### Excerpt to read:
2. Aspects of globalisation

In the first instance, globalisation was encountered as transnational movements of capital along electronic media. Because a recent transformation of the capitalist mode of production is the dominant context of contemporary globalisation, the economic dimension remains of the greatest importance even though we choose to concentrate, in the rest of the present argument, on the social and cultural aspects of globalisation.

                        We could define[6] globalisation as the social elaboration of the technological reduction -- brought about towards the end of the twentieth century of the North Atlantic era -- to practically zero, of time and place as limiting factors in human communication. In this way globalisation means a profound transformation of the contemporary experience:

the panic of space

the new home is nowhere, the new boundary is situational and constructed, the new identity is performative (multiculturality!); the new other is -- as a migrant, an applicant for refugee status, a fellow-European, a fellow world citizen, a non-co-religionist, as someone who is somatically specially different, as a disembodied part in electronic communication - the uninvited messenger of globalisation. The construction of identities around ethnicity and culture is one of the most important phenomena in the contemporary world, as an expression of the need -- constantly increasing all over the world -- for subjective self-definition.

### Instructions for the task:
Continue the passage on the social and cultural aspects of globalisation, starting after its final sentence.

### Information:
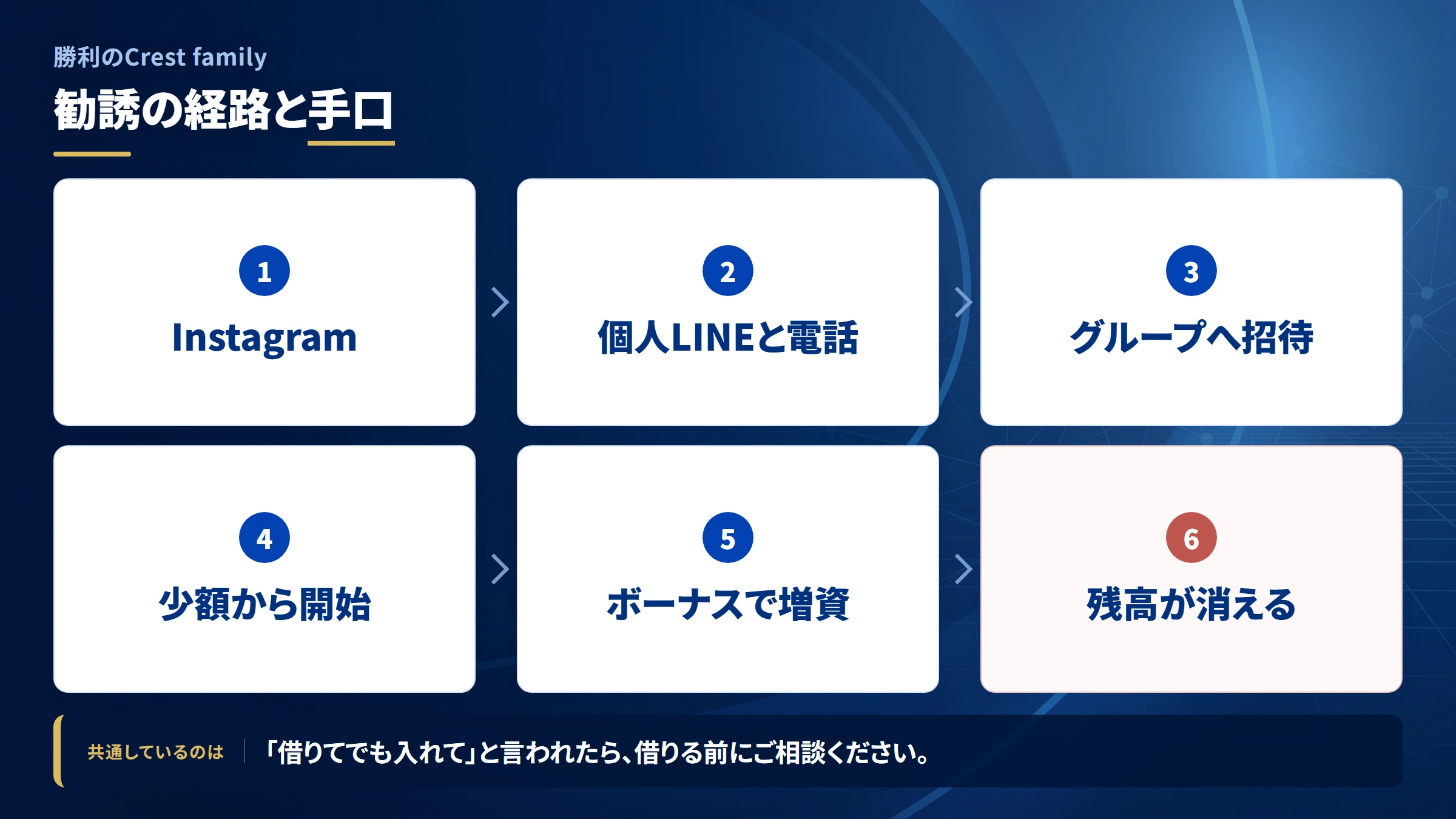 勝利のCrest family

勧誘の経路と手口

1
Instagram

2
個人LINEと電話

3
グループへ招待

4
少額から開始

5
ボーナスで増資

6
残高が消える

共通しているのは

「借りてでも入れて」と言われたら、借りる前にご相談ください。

--

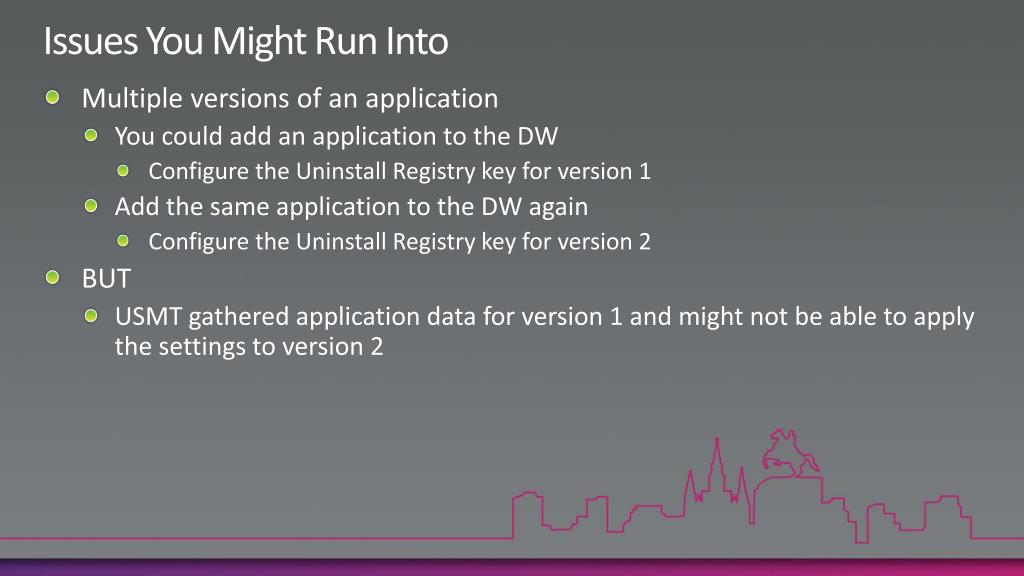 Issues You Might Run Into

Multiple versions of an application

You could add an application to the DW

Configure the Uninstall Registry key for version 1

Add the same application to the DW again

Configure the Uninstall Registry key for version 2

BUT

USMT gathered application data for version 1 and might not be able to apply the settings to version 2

### Written answer:
the panic of time

discontinuity vis-à-vis the recent past, but especially the collapse of the spatial frameworks (the family, the work floor, the neighbourhood, the community, the country) within which, under the previous technologies of the past, a person’s activities were practically confined as a context for the experience and for the budgeting of time, and therefore an embedding for the creation of values and meaning

the panic of language

the specific language recognised as one’s own provided the communicative embedding for the many meaning-carrying ‘homes’ constructed under previous technologies so as to exist side by side; the contemporary assumption of the self-evident convertibility between language domains,[7] coupled with the erosion of each domain by the annihilation of its spatio-temporary technological conditions, produces a tension between meaninglessness versus the deliberate construction of distinctive new domains.

rebellion against old inequalities

more than ever before the globalisation process has brought together a multitude of reflexively conscious, and militant, identities within one and the same political space. A central bone of contention there is the mutual relationship between partial worlds: is that relationship co-ordinative, sub-ordinative, evolutionary, based on class exploitation? The raison d’être of the Black Athena debate, Afrocentrism, politically radical post-modern theory,[8] is that these expression propagate models deviating from the dominant Eurocentric hierarchical (or hegemonic) model.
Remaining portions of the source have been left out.